Recién advertí el frío que hacía. Esto comunicó un sacudón involuntario a todo mi cuerpo. Metí las manos en los bolsillos de mi pantalón y me puse a mirar el suelo, a un insecto invisible, clavado cerca de la débil sombra que daba mi cuerpo; en la misma actitud que había tomado el hombre anteriormente.
—Esta es la segunda vez que huye…, que se va quiero decir —dijo el hombre—. Esta vez no iré tras ella para traerla a la fuerza, como lo hice antes… Cada uno se hace su vida, creo yo, ¿verdad? Yo no puedo obligarla a seguir una vida decente…, pobre pero decente… Usted sabe que lo que gano como albañil no alcanza para nada; pero, al menos está la dignidad, el respeto…
El hombre se calló, de improviso, cuando yo esperaba todavía sus palabras, sus divagaciones. Una especie de monólogo furioso, escupido con impotencia y rencor.
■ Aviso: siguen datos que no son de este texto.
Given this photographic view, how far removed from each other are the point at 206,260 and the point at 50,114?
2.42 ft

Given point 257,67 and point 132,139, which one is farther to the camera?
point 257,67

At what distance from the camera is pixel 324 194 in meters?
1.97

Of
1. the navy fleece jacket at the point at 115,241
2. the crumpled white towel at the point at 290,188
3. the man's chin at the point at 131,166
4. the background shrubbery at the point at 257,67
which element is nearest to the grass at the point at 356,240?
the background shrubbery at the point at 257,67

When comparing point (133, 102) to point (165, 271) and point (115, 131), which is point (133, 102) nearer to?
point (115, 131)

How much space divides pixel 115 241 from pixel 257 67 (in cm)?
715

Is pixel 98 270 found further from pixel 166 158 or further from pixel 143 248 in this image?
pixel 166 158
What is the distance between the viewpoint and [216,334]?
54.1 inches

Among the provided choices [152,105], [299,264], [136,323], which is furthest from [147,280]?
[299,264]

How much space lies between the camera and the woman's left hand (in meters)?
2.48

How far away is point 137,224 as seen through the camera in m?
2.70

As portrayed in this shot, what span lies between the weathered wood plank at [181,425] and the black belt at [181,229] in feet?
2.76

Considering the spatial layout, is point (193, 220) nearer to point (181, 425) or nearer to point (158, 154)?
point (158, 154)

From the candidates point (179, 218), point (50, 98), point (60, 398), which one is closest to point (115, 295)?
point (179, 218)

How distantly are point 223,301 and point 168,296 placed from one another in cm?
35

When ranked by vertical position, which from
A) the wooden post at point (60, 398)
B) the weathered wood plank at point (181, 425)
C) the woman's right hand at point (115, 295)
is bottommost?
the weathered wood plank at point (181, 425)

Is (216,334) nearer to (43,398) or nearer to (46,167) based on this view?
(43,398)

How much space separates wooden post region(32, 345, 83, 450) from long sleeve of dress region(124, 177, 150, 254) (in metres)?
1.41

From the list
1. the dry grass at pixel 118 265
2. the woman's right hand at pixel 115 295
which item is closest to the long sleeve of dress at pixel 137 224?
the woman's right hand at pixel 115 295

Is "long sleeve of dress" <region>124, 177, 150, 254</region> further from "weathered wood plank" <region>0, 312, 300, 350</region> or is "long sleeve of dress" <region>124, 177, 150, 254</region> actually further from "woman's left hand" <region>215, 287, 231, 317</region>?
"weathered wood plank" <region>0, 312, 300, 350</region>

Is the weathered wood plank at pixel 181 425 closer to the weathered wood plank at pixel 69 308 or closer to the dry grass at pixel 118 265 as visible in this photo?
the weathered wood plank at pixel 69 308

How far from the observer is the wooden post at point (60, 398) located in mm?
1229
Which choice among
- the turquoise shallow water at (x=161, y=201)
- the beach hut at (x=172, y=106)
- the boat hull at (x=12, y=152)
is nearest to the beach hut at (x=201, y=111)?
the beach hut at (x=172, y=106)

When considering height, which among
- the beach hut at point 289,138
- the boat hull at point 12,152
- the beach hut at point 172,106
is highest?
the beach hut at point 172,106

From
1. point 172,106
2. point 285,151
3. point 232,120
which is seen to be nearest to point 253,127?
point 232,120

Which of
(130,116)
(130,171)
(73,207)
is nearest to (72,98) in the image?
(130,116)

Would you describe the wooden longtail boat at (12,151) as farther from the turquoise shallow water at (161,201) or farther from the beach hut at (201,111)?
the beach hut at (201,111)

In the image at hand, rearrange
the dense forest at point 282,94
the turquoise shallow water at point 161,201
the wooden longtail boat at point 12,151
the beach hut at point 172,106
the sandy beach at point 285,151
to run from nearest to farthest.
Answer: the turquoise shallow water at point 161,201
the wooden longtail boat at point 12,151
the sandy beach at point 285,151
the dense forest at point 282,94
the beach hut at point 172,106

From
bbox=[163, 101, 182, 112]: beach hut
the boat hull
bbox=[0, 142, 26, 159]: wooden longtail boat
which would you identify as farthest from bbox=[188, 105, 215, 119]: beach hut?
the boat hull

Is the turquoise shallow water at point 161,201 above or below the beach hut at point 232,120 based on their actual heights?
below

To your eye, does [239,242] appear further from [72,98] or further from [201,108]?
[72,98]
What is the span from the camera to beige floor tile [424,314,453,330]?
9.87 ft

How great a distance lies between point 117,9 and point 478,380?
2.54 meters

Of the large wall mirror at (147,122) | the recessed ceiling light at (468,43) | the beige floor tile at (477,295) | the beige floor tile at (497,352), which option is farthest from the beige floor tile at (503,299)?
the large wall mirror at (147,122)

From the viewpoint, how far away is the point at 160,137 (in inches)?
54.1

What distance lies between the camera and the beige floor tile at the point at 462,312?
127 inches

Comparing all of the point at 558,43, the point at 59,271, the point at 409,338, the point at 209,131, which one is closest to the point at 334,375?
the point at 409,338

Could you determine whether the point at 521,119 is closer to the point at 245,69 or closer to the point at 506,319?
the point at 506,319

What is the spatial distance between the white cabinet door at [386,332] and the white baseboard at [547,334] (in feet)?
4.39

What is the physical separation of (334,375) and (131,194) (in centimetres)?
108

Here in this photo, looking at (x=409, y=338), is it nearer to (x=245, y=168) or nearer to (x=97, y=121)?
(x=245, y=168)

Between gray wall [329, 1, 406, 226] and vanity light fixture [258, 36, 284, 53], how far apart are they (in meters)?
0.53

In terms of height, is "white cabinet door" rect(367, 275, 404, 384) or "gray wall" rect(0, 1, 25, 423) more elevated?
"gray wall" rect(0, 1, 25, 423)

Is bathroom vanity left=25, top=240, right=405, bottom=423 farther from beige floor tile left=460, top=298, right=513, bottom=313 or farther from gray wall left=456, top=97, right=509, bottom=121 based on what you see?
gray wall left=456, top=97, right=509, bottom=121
De golpe se me presentó Orgalia. Al frente se extendía el terreno sembrado, desde siempre, de maíces que, en esta época del año se ponen amarillos. Las hojas, largas y lánguidas se agitaban con cierto ritmo, movidas por una ligera brisa que levantaba sonidos traviesos, como tímidas y pueriles palmadas; eran como un infructuoso telón al croar de las ranas en el arroyo cercano: una invitación a que fuéramos tras ellas; y, por supuesto, también la voz de Orgalia; el murmullo de sus palabras al oído mientras tomaba mi mano:
—Vamos. Cogeremos muchas ranas esta noche.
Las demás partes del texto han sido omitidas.